[Records from a spatial question set]

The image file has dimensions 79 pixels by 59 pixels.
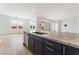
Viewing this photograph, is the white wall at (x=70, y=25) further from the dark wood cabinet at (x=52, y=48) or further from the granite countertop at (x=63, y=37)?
the dark wood cabinet at (x=52, y=48)

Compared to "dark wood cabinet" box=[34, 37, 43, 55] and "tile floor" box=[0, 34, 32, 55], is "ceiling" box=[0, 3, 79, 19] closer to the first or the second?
"tile floor" box=[0, 34, 32, 55]

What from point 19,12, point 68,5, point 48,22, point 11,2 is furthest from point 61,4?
point 11,2

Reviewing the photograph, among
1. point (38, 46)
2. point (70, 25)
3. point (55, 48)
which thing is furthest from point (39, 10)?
point (38, 46)

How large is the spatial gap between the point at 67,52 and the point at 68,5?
0.81 meters

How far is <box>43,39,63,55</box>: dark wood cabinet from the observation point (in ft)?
4.64

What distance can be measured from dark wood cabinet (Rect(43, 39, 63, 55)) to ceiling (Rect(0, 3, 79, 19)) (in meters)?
0.47

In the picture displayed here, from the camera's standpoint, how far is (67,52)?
128 centimetres

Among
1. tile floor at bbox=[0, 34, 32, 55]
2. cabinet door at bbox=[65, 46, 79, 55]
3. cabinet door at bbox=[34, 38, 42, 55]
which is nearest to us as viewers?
cabinet door at bbox=[65, 46, 79, 55]

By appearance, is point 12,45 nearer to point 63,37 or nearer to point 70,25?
point 63,37

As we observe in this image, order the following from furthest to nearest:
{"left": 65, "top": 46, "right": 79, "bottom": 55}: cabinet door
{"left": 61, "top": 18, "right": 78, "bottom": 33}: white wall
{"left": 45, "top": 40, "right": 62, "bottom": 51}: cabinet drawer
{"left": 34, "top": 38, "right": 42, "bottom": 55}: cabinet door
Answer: {"left": 34, "top": 38, "right": 42, "bottom": 55}: cabinet door → {"left": 61, "top": 18, "right": 78, "bottom": 33}: white wall → {"left": 45, "top": 40, "right": 62, "bottom": 51}: cabinet drawer → {"left": 65, "top": 46, "right": 79, "bottom": 55}: cabinet door

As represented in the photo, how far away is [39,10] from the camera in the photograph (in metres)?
1.68

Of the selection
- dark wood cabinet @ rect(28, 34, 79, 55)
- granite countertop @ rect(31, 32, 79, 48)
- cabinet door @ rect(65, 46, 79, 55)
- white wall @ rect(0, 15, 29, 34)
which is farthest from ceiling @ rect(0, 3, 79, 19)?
cabinet door @ rect(65, 46, 79, 55)

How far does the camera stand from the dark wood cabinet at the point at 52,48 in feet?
4.64

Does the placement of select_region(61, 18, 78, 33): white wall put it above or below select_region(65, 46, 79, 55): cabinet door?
above
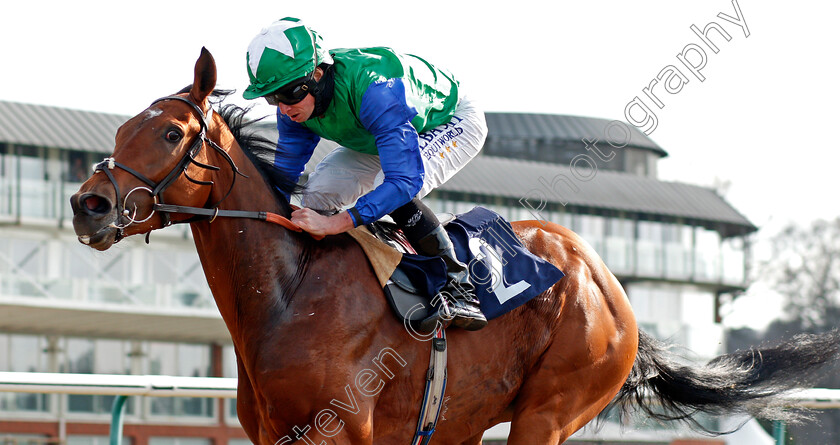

#### [WHAT IS ASKED]
Copy the rows word for word, starting at the line that contains "How far does" and going through the end of the rows. Leave any pictures out of your copy.

#### [ANSWER BELOW]
How far does the camera stand from the dark wood cabinet at the point at 52,48 in feet?
4.64

Does the placement of select_region(61, 18, 78, 33): white wall put it above or below select_region(65, 46, 79, 55): cabinet door?
above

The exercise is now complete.